**PASSAGE**

A rare, brain-damaging virus has killed at least 10 people in Kerala, where medical crews are scrambling to manage the spread of the deadly disease — and to minimise panic. Fruit exporters are also more concerned about their falling prospects in the current season.
The deadly virus is contagious and currently has no vaccine for humans or animals.
The natural host of the virus is a fruit bat of the Pteropodidae family, according to the World Health Organization. A prominent member of the species, the Greater Indian Fruit Bat inhabits large patches of the South Asian subcontinent and may transfer the disease to humans when they consume fruit on trees. Unfortunately for exporters, the bats are ‘generalist’ feeders, eating any fruit they can potentially find, according to a research paper by S Ezhil Vendan and B Kaleeswaran at the Research Center for Biological Sciences in Madurai. “We are keeping an eye on the developments. If the situation persists, we may have to ask our agencies to do a formal assessment of whether this will hurt India's export potential,” a commerce ministry official said.

**MATERIAL PROVIDED**
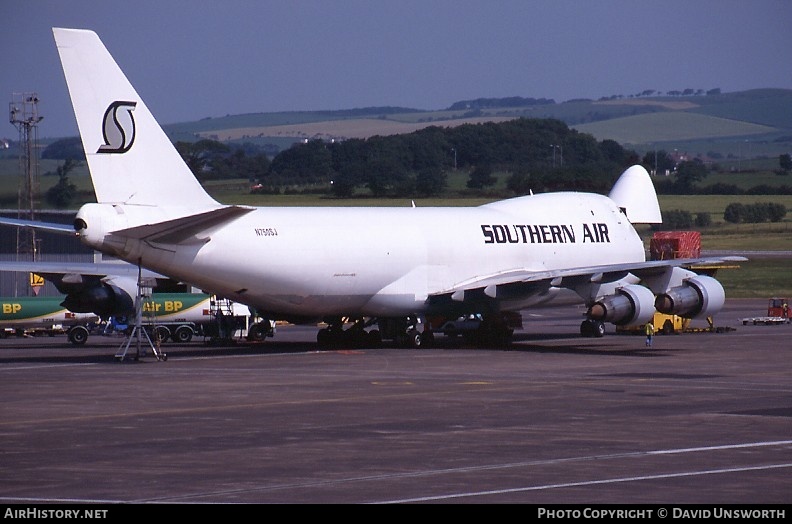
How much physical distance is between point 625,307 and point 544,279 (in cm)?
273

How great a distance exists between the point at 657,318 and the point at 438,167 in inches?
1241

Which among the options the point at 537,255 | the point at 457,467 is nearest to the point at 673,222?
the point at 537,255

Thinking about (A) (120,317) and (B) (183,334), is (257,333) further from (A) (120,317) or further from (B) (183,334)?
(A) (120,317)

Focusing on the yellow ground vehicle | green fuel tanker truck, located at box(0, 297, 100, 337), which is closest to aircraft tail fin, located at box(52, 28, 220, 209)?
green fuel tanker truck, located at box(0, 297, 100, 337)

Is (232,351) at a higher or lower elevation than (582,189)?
==
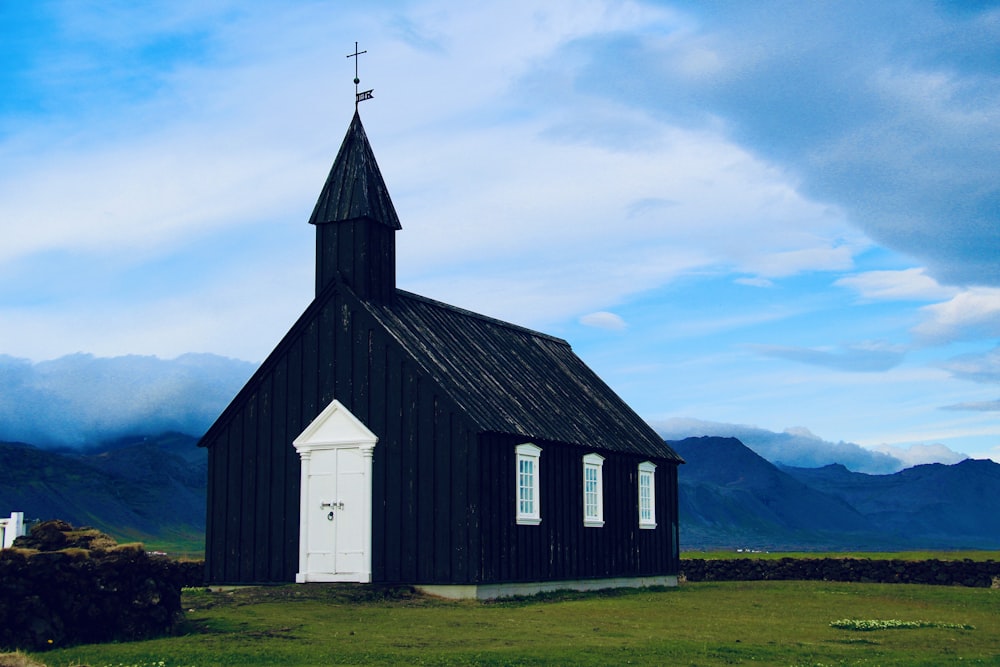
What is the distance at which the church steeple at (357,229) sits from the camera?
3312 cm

**PROMPT 1**
List every geographic place named in the passage about the virus outbreak in Kerala.
**PROMPT 2**
According to the passage about the virus outbreak in Kerala, what does the World Health Organization identify as the natural host of the virus?

**EXERCISE OUTPUT 1**
Kerala, the South Asian subcontinent, Madurai, India

**EXERCISE OUTPUT 2**
A fruit bat of the Pteropodidae family